## Prompt
Every line of the material below that contains the string "California" must appear in the answer.

## Provided records
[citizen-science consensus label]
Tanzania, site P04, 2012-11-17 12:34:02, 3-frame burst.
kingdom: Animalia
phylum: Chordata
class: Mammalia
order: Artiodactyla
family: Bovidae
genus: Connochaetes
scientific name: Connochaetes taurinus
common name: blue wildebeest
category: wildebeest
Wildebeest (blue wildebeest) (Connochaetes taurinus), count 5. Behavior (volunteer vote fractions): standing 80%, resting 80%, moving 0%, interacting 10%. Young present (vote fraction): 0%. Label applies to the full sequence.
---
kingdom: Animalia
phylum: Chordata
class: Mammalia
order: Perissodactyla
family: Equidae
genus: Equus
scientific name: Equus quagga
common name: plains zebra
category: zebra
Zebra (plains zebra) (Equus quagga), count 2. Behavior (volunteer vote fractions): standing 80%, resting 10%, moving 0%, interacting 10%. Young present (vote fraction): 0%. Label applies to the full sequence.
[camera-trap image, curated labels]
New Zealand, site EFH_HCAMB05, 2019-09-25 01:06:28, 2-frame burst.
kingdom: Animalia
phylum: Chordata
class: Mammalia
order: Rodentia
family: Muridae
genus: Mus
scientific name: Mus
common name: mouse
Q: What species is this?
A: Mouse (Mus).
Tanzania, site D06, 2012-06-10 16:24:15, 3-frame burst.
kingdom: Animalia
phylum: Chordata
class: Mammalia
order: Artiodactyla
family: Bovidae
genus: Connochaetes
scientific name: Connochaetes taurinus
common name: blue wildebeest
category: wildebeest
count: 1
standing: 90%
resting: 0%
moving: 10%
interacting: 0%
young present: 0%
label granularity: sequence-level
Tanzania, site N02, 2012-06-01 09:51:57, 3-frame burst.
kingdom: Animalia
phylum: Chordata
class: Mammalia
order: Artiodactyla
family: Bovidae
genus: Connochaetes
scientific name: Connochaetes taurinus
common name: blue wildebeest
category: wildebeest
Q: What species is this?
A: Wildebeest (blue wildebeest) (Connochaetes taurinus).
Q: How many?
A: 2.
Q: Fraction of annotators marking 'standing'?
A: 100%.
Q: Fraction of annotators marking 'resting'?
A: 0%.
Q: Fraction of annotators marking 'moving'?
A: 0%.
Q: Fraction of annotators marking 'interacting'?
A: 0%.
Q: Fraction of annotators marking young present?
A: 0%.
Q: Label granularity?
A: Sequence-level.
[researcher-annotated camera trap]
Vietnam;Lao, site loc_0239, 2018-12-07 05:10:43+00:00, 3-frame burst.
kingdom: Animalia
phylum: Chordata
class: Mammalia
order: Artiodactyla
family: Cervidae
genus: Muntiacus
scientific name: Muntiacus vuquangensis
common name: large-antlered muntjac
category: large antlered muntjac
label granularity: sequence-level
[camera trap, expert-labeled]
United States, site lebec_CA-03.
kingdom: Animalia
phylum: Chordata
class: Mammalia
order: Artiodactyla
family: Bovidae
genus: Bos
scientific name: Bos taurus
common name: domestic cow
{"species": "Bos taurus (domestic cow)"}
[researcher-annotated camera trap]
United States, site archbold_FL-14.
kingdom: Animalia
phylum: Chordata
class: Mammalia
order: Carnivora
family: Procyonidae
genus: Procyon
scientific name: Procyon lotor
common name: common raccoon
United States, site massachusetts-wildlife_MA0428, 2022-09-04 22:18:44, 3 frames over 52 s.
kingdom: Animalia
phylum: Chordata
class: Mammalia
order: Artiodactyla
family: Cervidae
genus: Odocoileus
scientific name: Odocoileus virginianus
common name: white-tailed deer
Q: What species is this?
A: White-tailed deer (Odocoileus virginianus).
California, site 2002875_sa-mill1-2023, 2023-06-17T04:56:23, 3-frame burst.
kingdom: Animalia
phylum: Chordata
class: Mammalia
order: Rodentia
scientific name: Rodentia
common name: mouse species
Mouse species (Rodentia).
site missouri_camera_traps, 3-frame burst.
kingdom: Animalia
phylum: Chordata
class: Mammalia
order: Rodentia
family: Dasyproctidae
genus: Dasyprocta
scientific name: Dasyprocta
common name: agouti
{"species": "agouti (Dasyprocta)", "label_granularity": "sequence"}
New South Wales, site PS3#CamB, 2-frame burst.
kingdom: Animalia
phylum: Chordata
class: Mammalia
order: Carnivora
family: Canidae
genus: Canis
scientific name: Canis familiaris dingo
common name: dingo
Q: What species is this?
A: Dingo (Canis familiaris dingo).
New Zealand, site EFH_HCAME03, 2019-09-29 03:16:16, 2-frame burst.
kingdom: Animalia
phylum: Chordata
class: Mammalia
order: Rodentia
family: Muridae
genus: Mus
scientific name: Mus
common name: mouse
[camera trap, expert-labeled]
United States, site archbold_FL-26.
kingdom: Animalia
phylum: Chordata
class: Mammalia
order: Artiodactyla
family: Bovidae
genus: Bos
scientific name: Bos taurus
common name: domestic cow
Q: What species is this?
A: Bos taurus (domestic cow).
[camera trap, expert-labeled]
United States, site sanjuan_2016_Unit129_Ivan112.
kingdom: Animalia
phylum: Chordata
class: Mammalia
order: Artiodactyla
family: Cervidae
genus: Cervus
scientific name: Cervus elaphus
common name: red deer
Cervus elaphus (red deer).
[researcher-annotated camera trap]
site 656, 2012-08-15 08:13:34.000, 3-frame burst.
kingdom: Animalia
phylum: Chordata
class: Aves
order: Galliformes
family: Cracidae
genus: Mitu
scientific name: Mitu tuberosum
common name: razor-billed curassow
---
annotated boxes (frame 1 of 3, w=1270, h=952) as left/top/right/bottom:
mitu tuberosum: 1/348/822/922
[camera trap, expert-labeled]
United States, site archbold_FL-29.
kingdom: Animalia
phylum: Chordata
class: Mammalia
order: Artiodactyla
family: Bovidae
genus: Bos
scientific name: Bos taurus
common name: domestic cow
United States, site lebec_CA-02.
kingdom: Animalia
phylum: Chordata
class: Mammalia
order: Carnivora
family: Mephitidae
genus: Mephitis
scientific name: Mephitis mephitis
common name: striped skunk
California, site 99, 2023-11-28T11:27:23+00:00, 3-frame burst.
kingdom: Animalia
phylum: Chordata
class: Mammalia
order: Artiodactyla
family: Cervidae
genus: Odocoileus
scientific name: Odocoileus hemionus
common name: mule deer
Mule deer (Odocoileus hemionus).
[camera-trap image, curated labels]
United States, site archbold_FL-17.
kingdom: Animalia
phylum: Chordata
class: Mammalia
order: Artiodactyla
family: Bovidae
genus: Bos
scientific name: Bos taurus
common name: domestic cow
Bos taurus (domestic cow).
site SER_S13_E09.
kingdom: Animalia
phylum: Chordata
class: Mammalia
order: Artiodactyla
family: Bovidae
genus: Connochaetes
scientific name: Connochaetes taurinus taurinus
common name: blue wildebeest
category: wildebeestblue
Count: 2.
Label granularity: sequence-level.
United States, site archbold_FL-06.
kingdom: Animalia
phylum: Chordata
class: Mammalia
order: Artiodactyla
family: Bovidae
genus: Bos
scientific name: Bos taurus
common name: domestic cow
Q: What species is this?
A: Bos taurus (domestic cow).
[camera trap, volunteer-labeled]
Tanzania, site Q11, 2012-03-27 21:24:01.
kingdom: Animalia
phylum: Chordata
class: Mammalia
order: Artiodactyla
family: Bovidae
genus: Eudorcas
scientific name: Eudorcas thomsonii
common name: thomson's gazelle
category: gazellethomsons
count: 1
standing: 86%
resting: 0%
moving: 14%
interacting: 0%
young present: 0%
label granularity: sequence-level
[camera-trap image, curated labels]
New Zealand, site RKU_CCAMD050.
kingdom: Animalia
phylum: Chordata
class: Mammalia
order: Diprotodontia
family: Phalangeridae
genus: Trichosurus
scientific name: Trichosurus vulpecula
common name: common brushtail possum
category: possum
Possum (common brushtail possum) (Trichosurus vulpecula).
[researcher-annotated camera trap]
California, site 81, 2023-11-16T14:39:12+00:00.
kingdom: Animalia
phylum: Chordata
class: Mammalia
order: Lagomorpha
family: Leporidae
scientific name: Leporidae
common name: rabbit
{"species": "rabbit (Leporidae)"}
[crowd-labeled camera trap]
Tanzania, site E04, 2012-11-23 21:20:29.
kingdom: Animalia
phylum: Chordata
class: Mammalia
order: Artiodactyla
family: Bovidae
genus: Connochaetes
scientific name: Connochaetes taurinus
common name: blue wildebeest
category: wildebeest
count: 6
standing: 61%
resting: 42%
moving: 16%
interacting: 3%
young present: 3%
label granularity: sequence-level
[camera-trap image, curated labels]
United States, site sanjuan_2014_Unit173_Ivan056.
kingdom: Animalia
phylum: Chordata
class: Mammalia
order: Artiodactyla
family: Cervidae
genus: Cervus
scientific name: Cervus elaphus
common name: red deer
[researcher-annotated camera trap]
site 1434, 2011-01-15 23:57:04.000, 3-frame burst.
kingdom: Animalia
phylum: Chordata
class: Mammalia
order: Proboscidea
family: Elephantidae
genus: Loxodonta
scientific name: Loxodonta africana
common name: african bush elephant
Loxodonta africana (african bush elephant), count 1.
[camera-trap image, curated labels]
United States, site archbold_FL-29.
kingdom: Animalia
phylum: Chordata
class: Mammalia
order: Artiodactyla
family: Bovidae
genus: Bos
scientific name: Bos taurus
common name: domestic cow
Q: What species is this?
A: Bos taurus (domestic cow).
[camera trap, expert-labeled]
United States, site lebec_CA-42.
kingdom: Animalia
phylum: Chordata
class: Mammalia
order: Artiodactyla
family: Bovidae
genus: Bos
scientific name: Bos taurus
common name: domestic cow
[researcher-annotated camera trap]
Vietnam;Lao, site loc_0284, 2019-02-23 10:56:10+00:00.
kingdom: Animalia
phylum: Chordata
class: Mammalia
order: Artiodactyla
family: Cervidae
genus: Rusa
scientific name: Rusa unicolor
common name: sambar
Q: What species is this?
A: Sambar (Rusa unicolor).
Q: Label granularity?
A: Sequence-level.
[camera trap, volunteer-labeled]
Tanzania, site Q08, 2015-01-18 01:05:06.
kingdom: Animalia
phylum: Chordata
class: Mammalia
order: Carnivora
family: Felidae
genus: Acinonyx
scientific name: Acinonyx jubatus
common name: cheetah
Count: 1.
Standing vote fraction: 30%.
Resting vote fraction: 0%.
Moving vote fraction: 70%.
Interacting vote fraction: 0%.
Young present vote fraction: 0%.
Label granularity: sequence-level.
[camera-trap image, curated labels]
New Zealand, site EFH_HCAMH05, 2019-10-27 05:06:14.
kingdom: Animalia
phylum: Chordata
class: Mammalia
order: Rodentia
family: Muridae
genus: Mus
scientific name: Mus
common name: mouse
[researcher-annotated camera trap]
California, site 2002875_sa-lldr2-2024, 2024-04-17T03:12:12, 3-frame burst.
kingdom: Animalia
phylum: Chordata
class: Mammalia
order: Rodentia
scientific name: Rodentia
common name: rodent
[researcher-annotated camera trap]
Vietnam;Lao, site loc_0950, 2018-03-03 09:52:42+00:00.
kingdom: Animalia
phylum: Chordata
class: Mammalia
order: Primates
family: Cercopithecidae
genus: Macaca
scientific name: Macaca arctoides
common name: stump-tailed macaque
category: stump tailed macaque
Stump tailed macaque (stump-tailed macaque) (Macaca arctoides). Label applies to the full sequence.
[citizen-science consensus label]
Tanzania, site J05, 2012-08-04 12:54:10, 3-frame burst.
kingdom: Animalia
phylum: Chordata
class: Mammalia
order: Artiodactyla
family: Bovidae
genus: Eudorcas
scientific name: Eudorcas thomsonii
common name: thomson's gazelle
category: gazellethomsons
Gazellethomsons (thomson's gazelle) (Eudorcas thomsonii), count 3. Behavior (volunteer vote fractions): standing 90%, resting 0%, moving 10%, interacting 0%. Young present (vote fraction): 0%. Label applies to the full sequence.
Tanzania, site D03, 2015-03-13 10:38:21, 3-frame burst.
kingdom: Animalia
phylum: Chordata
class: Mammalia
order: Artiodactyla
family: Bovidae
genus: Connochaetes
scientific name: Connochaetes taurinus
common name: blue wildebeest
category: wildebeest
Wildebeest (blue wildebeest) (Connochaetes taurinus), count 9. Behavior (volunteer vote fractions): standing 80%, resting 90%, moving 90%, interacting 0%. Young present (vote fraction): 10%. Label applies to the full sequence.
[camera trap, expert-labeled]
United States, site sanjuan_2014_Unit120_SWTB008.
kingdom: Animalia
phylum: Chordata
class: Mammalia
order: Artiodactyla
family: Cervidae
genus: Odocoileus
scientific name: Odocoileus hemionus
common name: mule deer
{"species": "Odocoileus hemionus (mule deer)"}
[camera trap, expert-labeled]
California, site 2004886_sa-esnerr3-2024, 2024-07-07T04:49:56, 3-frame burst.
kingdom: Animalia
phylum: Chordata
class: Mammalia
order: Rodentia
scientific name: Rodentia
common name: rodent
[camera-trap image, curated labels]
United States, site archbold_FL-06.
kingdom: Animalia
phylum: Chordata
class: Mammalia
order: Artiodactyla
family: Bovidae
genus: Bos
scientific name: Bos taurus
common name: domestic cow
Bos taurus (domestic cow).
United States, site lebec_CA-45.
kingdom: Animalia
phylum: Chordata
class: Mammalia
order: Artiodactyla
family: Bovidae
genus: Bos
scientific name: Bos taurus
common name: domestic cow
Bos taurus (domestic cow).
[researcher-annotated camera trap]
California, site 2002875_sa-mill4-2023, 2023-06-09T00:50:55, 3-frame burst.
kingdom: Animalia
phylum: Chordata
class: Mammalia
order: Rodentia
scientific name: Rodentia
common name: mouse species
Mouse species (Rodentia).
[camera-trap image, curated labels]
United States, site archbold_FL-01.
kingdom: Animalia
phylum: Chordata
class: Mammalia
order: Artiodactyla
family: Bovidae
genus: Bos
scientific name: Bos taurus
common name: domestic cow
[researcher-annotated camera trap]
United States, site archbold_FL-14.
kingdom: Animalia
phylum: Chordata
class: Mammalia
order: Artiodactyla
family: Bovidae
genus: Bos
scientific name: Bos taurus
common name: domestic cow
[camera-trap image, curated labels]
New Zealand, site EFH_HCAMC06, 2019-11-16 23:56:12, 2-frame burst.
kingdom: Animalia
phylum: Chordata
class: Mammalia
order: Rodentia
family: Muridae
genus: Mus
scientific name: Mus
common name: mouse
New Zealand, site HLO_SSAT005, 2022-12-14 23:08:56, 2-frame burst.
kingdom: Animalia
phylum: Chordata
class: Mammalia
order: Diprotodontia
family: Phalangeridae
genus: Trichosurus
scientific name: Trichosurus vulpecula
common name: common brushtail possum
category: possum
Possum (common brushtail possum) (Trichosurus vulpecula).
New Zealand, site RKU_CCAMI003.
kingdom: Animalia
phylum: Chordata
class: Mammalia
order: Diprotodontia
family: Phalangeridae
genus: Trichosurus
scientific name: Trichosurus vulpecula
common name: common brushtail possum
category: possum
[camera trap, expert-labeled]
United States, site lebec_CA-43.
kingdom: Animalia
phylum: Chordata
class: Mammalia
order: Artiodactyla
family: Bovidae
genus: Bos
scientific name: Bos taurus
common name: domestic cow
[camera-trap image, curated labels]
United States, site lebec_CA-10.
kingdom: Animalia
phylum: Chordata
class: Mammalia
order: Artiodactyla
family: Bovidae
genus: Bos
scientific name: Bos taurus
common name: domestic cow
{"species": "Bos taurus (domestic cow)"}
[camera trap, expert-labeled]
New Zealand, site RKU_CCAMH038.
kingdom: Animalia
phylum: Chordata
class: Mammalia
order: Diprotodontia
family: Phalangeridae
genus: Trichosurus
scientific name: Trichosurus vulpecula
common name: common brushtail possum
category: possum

## Response to the exercise
California, site 2002875_sa-mill1-2023, 2023-06-17T04:56:23, 3-frame burst.
California, site 99, 2023-11-28T11:27:23+00:00, 3-frame burst.
California, site 81, 2023-11-16T14:39:12+00:00.
California, site 2002875_sa-lldr2-2024, 2024-04-17T03:12:12, 3-frame burst.
California, site 2004886_sa-esnerr3-2024, 2024-07-07T04:49:56, 3-frame burst.
California, site 2002875_sa-mill4-2023, 2023-06-09T00:50:55, 3-frame burst.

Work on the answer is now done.